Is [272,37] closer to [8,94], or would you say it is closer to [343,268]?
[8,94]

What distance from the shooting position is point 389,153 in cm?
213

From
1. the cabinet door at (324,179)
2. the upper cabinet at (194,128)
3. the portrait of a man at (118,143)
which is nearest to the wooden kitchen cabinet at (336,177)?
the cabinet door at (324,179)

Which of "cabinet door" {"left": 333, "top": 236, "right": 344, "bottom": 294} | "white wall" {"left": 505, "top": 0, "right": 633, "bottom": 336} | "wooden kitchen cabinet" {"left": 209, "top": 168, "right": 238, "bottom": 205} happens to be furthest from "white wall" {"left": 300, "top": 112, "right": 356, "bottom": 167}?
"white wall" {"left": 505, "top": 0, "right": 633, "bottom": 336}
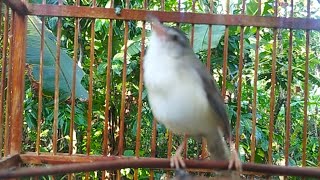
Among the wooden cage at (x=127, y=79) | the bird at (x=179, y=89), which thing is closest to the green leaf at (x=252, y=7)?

+++

▶ **Objective**:
Reproduce the material above word for word, from the line that contains "What distance from" through the end of the material, including both the first and the last line, and leave the pictures out.

▶ **Exercise answer**:
What distance from the shooting position is point 389,153 in cm?
213

From
1. the cabinet door at (324,179)
2. the upper cabinet at (194,128)
3. the portrait of a man at (118,143)
which is nearest to the wooden kitchen cabinet at (336,177)?
the cabinet door at (324,179)

Which of "cabinet door" {"left": 333, "top": 236, "right": 344, "bottom": 294} | "white wall" {"left": 505, "top": 0, "right": 633, "bottom": 336} | "wooden kitchen cabinet" {"left": 209, "top": 168, "right": 238, "bottom": 205} happens to be furthest from "white wall" {"left": 300, "top": 112, "right": 356, "bottom": 167}?
"white wall" {"left": 505, "top": 0, "right": 633, "bottom": 336}
Among the wooden cage at (x=127, y=79) | the bird at (x=179, y=89), which thing is closest to the green leaf at (x=252, y=7)?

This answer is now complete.